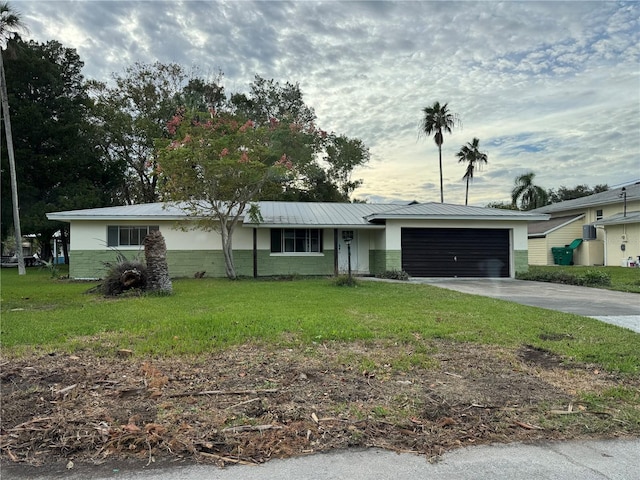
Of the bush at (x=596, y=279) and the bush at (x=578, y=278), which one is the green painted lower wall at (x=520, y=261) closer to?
the bush at (x=578, y=278)

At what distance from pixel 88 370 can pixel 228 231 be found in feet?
39.9

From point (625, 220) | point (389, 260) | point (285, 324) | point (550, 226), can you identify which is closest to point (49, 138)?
point (389, 260)

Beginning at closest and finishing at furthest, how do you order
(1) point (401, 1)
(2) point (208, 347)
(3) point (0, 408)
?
(3) point (0, 408)
(2) point (208, 347)
(1) point (401, 1)

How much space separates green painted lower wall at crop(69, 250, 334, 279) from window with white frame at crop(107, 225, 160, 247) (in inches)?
17.2

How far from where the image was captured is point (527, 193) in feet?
121

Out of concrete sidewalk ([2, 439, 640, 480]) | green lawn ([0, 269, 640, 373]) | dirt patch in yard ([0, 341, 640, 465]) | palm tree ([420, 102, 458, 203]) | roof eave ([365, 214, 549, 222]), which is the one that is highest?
palm tree ([420, 102, 458, 203])

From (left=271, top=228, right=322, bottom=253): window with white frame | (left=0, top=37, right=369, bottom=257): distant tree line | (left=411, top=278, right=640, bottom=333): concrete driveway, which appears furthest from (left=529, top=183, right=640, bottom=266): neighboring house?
(left=271, top=228, right=322, bottom=253): window with white frame

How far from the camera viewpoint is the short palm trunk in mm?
11016

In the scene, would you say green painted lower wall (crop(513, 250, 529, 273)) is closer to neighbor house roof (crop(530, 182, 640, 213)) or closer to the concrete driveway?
the concrete driveway

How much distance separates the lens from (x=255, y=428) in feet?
10.5

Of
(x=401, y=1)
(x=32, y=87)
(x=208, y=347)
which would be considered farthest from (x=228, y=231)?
(x=32, y=87)

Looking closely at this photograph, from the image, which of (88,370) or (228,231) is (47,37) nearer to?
(228,231)

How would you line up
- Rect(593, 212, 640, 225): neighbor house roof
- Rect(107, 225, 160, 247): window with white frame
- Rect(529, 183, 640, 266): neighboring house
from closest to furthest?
Rect(107, 225, 160, 247): window with white frame
Rect(593, 212, 640, 225): neighbor house roof
Rect(529, 183, 640, 266): neighboring house

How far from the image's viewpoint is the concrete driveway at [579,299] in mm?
8215
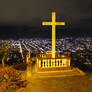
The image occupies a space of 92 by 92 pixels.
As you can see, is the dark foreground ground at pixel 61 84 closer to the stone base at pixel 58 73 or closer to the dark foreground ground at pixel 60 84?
the dark foreground ground at pixel 60 84

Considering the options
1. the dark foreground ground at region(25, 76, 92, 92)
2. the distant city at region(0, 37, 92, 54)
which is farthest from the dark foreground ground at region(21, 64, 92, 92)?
the distant city at region(0, 37, 92, 54)

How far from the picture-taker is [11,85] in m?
4.70

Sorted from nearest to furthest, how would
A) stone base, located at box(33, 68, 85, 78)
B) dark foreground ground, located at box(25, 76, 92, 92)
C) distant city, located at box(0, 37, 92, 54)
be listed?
dark foreground ground, located at box(25, 76, 92, 92) → stone base, located at box(33, 68, 85, 78) → distant city, located at box(0, 37, 92, 54)

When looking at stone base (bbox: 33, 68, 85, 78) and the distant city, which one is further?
the distant city

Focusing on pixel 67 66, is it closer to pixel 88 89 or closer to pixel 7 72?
pixel 88 89

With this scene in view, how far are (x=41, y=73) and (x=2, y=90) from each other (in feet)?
8.58

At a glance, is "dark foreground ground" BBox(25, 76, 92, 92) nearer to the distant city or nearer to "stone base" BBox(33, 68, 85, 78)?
"stone base" BBox(33, 68, 85, 78)

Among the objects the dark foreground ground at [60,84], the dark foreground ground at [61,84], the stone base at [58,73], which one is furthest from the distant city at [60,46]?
the dark foreground ground at [61,84]

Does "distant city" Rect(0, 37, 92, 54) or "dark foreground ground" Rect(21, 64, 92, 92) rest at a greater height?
"distant city" Rect(0, 37, 92, 54)

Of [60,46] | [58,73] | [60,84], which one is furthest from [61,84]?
[60,46]

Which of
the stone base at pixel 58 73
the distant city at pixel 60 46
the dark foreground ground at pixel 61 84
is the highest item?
the distant city at pixel 60 46

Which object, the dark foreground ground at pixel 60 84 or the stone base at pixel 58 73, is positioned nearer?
the dark foreground ground at pixel 60 84

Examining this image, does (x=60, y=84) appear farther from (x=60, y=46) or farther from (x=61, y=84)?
(x=60, y=46)

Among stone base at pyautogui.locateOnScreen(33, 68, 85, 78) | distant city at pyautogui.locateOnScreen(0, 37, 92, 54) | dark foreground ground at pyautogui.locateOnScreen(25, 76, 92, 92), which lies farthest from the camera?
distant city at pyautogui.locateOnScreen(0, 37, 92, 54)
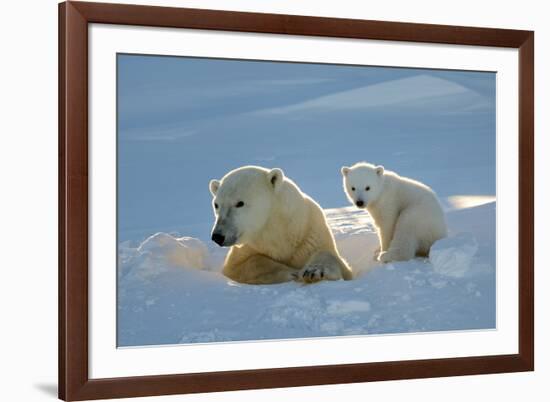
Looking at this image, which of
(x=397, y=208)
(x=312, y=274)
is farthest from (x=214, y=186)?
(x=397, y=208)

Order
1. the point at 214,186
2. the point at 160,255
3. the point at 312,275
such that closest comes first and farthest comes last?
the point at 160,255
the point at 214,186
the point at 312,275

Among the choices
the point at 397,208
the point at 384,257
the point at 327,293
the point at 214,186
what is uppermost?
the point at 214,186

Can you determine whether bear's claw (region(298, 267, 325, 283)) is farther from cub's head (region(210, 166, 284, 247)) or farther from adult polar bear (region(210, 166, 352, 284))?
cub's head (region(210, 166, 284, 247))

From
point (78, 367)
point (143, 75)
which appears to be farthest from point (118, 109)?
point (78, 367)

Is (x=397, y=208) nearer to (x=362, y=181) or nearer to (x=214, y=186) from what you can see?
(x=362, y=181)

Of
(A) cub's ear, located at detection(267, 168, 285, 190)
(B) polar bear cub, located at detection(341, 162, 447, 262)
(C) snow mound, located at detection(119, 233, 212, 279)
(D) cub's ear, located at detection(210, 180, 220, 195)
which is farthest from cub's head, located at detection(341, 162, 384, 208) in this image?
(C) snow mound, located at detection(119, 233, 212, 279)

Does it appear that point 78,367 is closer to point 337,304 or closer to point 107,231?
point 107,231
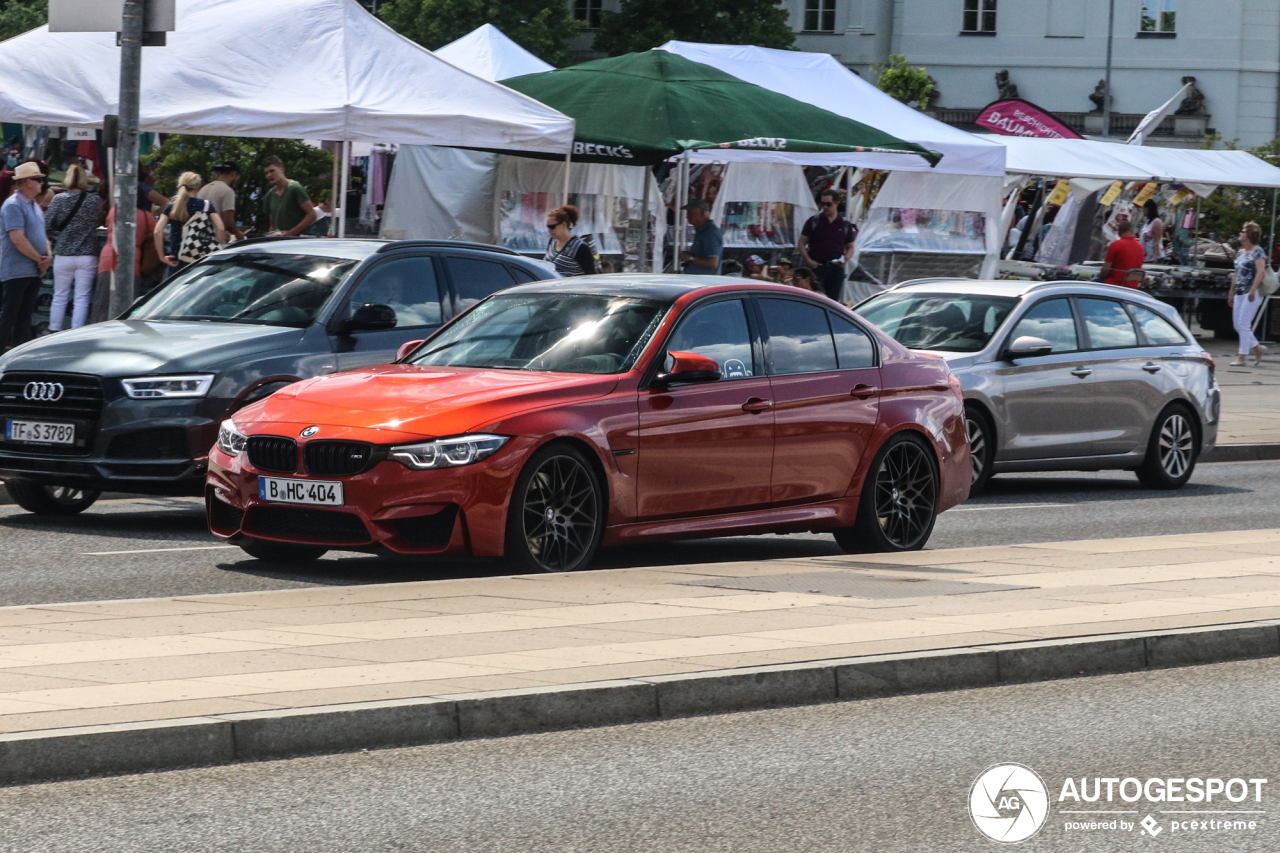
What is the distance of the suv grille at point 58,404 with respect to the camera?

____

What is expected: All entries are to be retyped exactly. Omit any embedded images.

Exercise result:
Of the bush at (x=596, y=279) and the bush at (x=578, y=278), which one is the green painted lower wall at (x=520, y=261) closer to?
the bush at (x=578, y=278)

At what distance from pixel 88 370 can pixel 228 231 be found in feet?
39.9

From point (625, 220) | point (389, 260) | point (285, 324) | point (550, 226), can you identify which is closest to point (49, 138)?
point (389, 260)

Beginning at closest and finishing at furthest, how do you order
(1) point (401, 1)
(2) point (208, 347)
(3) point (0, 408)
?
(3) point (0, 408)
(2) point (208, 347)
(1) point (401, 1)

How much space separates green painted lower wall at crop(69, 250, 334, 279) from window with white frame at crop(107, 225, 160, 247) (in inches)?
17.2

How far from where the image was captured is point (527, 193) in feet?
121

Out of concrete sidewalk ([2, 439, 640, 480]) | green lawn ([0, 269, 640, 373]) | dirt patch in yard ([0, 341, 640, 465]) | palm tree ([420, 102, 458, 203]) | roof eave ([365, 214, 549, 222]), which is the one that is highest?
palm tree ([420, 102, 458, 203])

From (left=271, top=228, right=322, bottom=253): window with white frame | (left=0, top=37, right=369, bottom=257): distant tree line | (left=411, top=278, right=640, bottom=333): concrete driveway, which appears furthest from (left=529, top=183, right=640, bottom=266): neighboring house?
(left=271, top=228, right=322, bottom=253): window with white frame

How far from the camera viewpoint is the short palm trunk in mm?
11016

In the scene, would you say green painted lower wall (crop(513, 250, 529, 273)) is closer to neighbor house roof (crop(530, 182, 640, 213)) or closer to the concrete driveway?
the concrete driveway

How much distance separates the lens from (x=255, y=428) in feet?
10.5

Of
(x=401, y=1)
(x=32, y=87)
(x=208, y=347)
which would be considered farthest from (x=228, y=231)?
(x=32, y=87)

Looking closely at this photograph, from the image, which of (88,370) or (228,231) is (47,37) nearer to?
(228,231)

How would you line up
- Rect(593, 212, 640, 225): neighbor house roof
- Rect(107, 225, 160, 247): window with white frame
- Rect(529, 183, 640, 266): neighboring house
from closest to furthest?
Rect(107, 225, 160, 247): window with white frame
Rect(593, 212, 640, 225): neighbor house roof
Rect(529, 183, 640, 266): neighboring house

How far from the image's viewpoint is the concrete driveway at [579,299] in mm?
8215
The image occupies a space of 92 by 92 pixels.
As you can see, is the dark foreground ground at pixel 61 84 closer to the stone base at pixel 58 73 or closer to the dark foreground ground at pixel 60 84?
the dark foreground ground at pixel 60 84

Considering the options
1. the dark foreground ground at region(25, 76, 92, 92)
2. the distant city at region(0, 37, 92, 54)
which is farthest from the dark foreground ground at region(21, 64, 92, 92)?
the distant city at region(0, 37, 92, 54)

How far from the picture-taker is [11,85] in m?
4.70

Sorted from nearest to furthest, how would
A) stone base, located at box(33, 68, 85, 78)
B) dark foreground ground, located at box(25, 76, 92, 92)
C) distant city, located at box(0, 37, 92, 54)
be listed?
dark foreground ground, located at box(25, 76, 92, 92) → stone base, located at box(33, 68, 85, 78) → distant city, located at box(0, 37, 92, 54)

When looking at stone base (bbox: 33, 68, 85, 78) and the distant city, which one is further?
the distant city

Focusing on pixel 67 66, is it closer to pixel 88 89 or closer to pixel 7 72?
pixel 88 89

With this scene in view, how far are (x=41, y=73) and (x=2, y=90) from each other (in feet)?
8.58

At a glance, is "dark foreground ground" BBox(25, 76, 92, 92) nearer to the distant city or nearer to "stone base" BBox(33, 68, 85, 78)?
"stone base" BBox(33, 68, 85, 78)

Among the objects the dark foreground ground at [60,84], the dark foreground ground at [61,84], the stone base at [58,73], which one is furthest from the distant city at [60,46]?
the dark foreground ground at [61,84]

Does "distant city" Rect(0, 37, 92, 54) or "dark foreground ground" Rect(21, 64, 92, 92) rest at a greater height?
"distant city" Rect(0, 37, 92, 54)

Of [60,46] | [58,73] | [60,84], which one is furthest from [61,84]?
[60,46]

Which of
the stone base at pixel 58 73
the distant city at pixel 60 46
the dark foreground ground at pixel 61 84
is the highest item?
the distant city at pixel 60 46

Which object, the dark foreground ground at pixel 60 84 or the stone base at pixel 58 73, is positioned nearer?
the dark foreground ground at pixel 60 84

Examining this image, does (x=60, y=84) appear farther from (x=60, y=46) or farther from (x=61, y=84)?
(x=60, y=46)

Among stone base at pyautogui.locateOnScreen(33, 68, 85, 78) | distant city at pyautogui.locateOnScreen(0, 37, 92, 54) | dark foreground ground at pyautogui.locateOnScreen(25, 76, 92, 92), which lies farthest from the camera?
distant city at pyautogui.locateOnScreen(0, 37, 92, 54)
Looking at this image, which of
(x=397, y=208)
(x=312, y=274)
is farthest from (x=214, y=186)?
(x=397, y=208)

Order
1. the point at 214,186
2. the point at 160,255
3. the point at 312,275
such that closest comes first and farthest comes last?
the point at 160,255
the point at 214,186
the point at 312,275

Among the choices
the point at 397,208
the point at 384,257
the point at 327,293
the point at 214,186
what is uppermost?
the point at 214,186

Can you determine whether bear's claw (region(298, 267, 325, 283)) is farther from cub's head (region(210, 166, 284, 247)) or farther from adult polar bear (region(210, 166, 352, 284))?
cub's head (region(210, 166, 284, 247))

From
point (78, 367)
point (143, 75)
which appears to be farthest from point (118, 109)?
point (78, 367)

Is (x=397, y=208) nearer to (x=362, y=181) or nearer to (x=214, y=186) from what you can see?
(x=362, y=181)

Of
(A) cub's ear, located at detection(267, 168, 285, 190)
(B) polar bear cub, located at detection(341, 162, 447, 262)
(C) snow mound, located at detection(119, 233, 212, 279)
(D) cub's ear, located at detection(210, 180, 220, 195)
which is farthest from cub's head, located at detection(341, 162, 384, 208) in this image?
(C) snow mound, located at detection(119, 233, 212, 279)

Does it appear that point 78,367 is closer to point 337,304 or closer to point 107,231?
point 107,231
What is the distance of the suv grille at point 58,404 with respect to the camera?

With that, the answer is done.